The sheets were rough and the bed creaked as I sat up. Soft light trickled in through a single window and danced on the white walls and white tile flooring. The bed frame was simple. It looked like copper piping someone twisted until it was a bed.
I slid my feet off the bed and onto the floor. It was cold. I stared at my feet and wiggled my toes. It was strange. I didn't recognize them. The nails were plain and the skin was fair. They could've belonged to just about anybody. But they didn't feel like they were mine. I wiggled them some more. They behaved like they were mine, but I had no guarantee.
I reached up and ran my hands over the unfamiliar landscape of my face. I touched the back of my head and discovered and soft peach fuzz growing there.
I sat thinking for a moment when a hole opened up in one of the walls and a woman stepped through it. She was very sleek, her short blonde hair neatly swept backwards from her face. "Hello, Ingrid." She smiled at me, then looked down at the device in her hand. She stepped closer, still looking down, her shoes clacking on the floor. "How are we feeling today?" Our eyes met. I didn't answer her. I didn't feel a need to. Her eyes, a clear, frosty blue, seemed to pierce my very soul. Saying, "I'm fine, thanks." seemed irrelevant.

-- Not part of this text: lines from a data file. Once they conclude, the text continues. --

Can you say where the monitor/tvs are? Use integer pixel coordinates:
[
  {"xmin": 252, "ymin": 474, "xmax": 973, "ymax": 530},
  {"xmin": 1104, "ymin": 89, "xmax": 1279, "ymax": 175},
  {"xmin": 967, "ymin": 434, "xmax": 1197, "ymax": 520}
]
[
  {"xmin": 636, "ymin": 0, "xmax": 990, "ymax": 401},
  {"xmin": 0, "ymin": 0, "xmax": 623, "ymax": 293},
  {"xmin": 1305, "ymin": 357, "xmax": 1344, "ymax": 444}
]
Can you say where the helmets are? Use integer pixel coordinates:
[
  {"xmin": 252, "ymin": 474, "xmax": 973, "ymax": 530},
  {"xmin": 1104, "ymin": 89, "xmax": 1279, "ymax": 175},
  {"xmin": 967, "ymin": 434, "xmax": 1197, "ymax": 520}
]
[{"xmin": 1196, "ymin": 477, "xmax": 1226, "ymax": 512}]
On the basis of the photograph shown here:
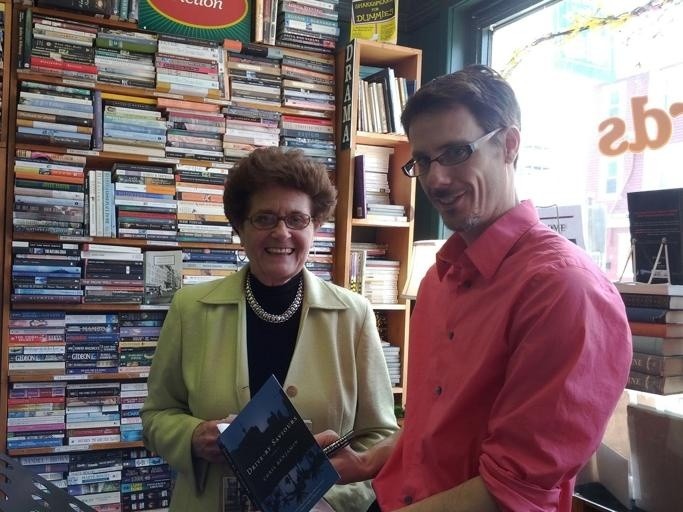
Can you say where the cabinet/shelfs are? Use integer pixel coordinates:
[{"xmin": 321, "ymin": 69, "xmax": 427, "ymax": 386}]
[
  {"xmin": 0, "ymin": 1, "xmax": 338, "ymax": 457},
  {"xmin": 334, "ymin": 37, "xmax": 423, "ymax": 428}
]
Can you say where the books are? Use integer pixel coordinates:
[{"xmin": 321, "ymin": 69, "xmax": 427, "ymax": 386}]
[
  {"xmin": 614, "ymin": 281, "xmax": 683, "ymax": 396},
  {"xmin": 371, "ymin": 310, "xmax": 401, "ymax": 389},
  {"xmin": 350, "ymin": 241, "xmax": 400, "ymax": 305},
  {"xmin": 357, "ymin": 64, "xmax": 416, "ymax": 138},
  {"xmin": 394, "ymin": 406, "xmax": 403, "ymax": 427},
  {"xmin": 22, "ymin": 0, "xmax": 341, "ymax": 53},
  {"xmin": 351, "ymin": 142, "xmax": 408, "ymax": 222},
  {"xmin": 6, "ymin": 17, "xmax": 336, "ymax": 511}
]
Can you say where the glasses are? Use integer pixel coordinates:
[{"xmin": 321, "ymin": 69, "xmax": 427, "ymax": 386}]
[
  {"xmin": 400, "ymin": 127, "xmax": 503, "ymax": 178},
  {"xmin": 244, "ymin": 211, "xmax": 314, "ymax": 230}
]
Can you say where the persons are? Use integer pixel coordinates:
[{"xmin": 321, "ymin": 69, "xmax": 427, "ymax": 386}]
[
  {"xmin": 312, "ymin": 64, "xmax": 634, "ymax": 512},
  {"xmin": 139, "ymin": 145, "xmax": 400, "ymax": 512}
]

She stayed there, staring at me. She seemed to be waiting for me to do something, but what that might be I had no idea.
"Well," she sighed, and turned to leave.
"Wait," I croaked. She nearly dropped whatever it was in her hands. It looked expensive. "Sorry." Coughs racked my body and when they subsided I realized other people had swarmed into the room, armed with more expensive looking things that I was scared I would break. "Um," I warbled. "Excuse me?" The words were slowly beginning to fit in my mouth better. The first woman just stood there staring and the other people continued hurriedly pressing on their screens and talking to each other in hushed tones. "Miss?" I was the focus of their flurry but still no one paid me any attention.
The room felt like it was getting smaller, or that more and more people were filling it up. The whispers grew louder and louder in my ears, but I still couldn't understand any of them. It was deafening.
"Stop it!" I finally screeched. Everything was suddenly so still and quiet that the pain of the cacophony was quickly forgotten and I almost wished it'd come back.
"Our apologies," the woman said. "We'll leave you to yourself." She smiled again and they were all gone.